• **QUOTED PASSAGE**:
THE BOOK cover
The Unwritten Book is Finally Written!
An in-depth analysis of: The sacrifice bunt, batter/pitcher matchups, the intentional base on balls, optimizing a batting lineup, hot and cold streaks, clutch performance, platooning strategies, and much more.
Read Excerpts & Customer Reviews
If you are a media member and would like a review copy of The Book, please contact Kevin Cuddihy of Potomac Books.

Buy The Book from Amazon

MOST RECENT ARTICLES
MAIL : You ask | We say

Advanced


THE BOOK--Playing The Percentages In Baseball

<< Back to main

Wednesday, October 11, 2006

Zone Rating

By Tangotiger, 12:12 PM

When I was looking for fielding data to generate my Scouting Report ballots, it took me a while to find a good source.  Some places merged guys like Abreu into one line, or ignored one of his records, or put multi-position records into 1, etc.  Everything wrong about what you’d want a database, and these sites had it.  Except SI.  They had both the data split the right way, but also in an easy to use format.  If we look at their SS data:


CNNSI

And select all SS with “Ch” greater than 81, we have 44 records.  It looks like “Ch” is chances, but not in the PO+A+E chances, but actual chances in their zone of responsibility.  Or more likely, balls in their zone, plus outs made outside their zone, to be true to the classic definition of STATS, the data supplier to SI.

Anyway, let’s get back to our 44 SS.  Ideally I’d split them up by league, but, whatever.  I’m only trying to make a general point.  Someone else can do the heavy lifting.  We have the ZR for each SS, the Chances, and we can calculate the population average ZR easy enough (.831 for our group of 44).  All we want to do is figure out each SS z-score.  The random standard deviation is simply sqrt(.831*(1-.831)/Ch) for each SS.  Do that.  Figure out each SS ZR relative to the .831.  The respective figures for Adam Everett is .017, .074.  Divide one by the other to get the z-score.  Everett is 4.4.  To get a feeling of z-score, just remember that in a random distribution, 68% are within a z-score of -1 to +1, and 95% are at -2 to +2.  So, Everett is really out there.  Do this for all the SS.  Then, take the Standard deviation of those z-scores.  If ZR was perfectly random, the answer will be something close to 1.  We get 1.37, which is significant.  Of course, with such an outlier as Everett, it’s not much of a surprise.  It would be more beneficial to do this with multi-year of data, or to also include 2B and 3B.

• **DATA EXTRACT**:
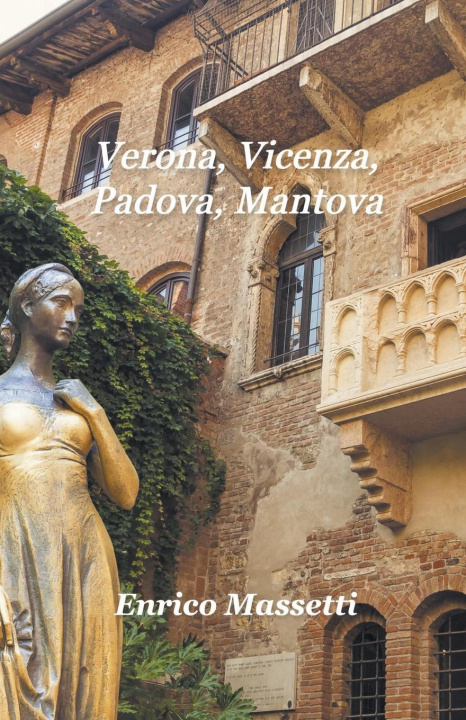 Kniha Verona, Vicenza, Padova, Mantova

---

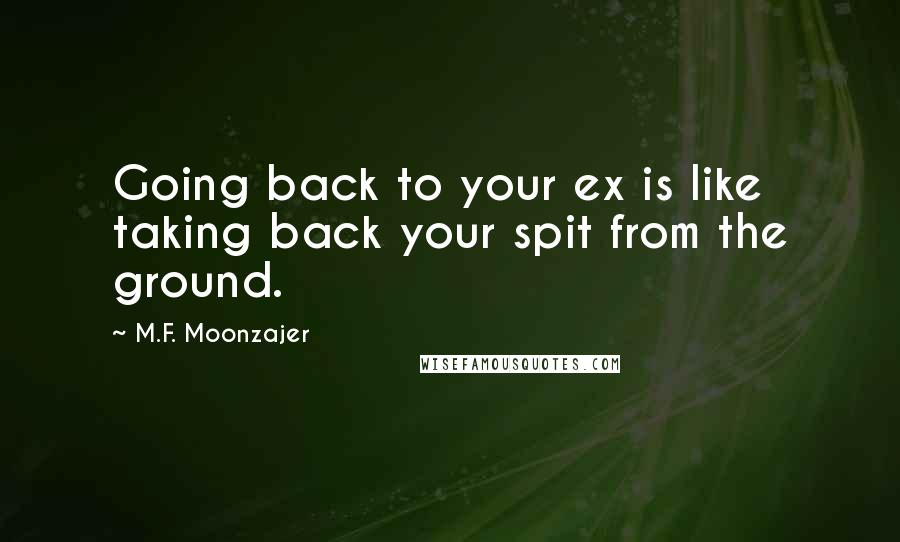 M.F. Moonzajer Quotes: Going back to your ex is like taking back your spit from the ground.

• **WHAT TO DO**:
A. In the zone rating post, what was the standard deviation of the shortstops' z-scores?
B. Continue the zone rating post from its final sentence.

• **TASK RESPONSES**:
A. 1.37

B.
Nevertheless, what can we do with this 1.37?  Lots!

Regression toward the mean is 1/1.37^2, or .53.  Pretty nifty, eh?

Next, figure out the average number of Ch.  A simple average is 334, but the way Andy does it in The Book, it’s 239 (*).  So, at 239 chances, the regression amount is .53.  Our equation of x/(x+Ch) makes x=270 . So, with 270 chances, you regress 50% toward the mean.  270 chances is 723 innings, or 80 games, or half a season.  This is a great result!

Now, the heavy lifting.  Repeat this for all positions, and split it up by league.  Group results for IF, OF, 1B, C, P.  Tell me what you get.

***

The cool part is that you can now figure out how much to regress each player’s ZR!  Continuing with Everett, we regress his ZR by 35.7% toward the mean.  Since his ZR was +.074, this becomes +.048.  That’s his number.  That’s our best guess, using this data, as to the true talent of Adam Everett.  He makes +.048 more outs per play than the average of these 44 SS.  With about 540 plays in a full season, that’s +26 plays, or about +20 runs.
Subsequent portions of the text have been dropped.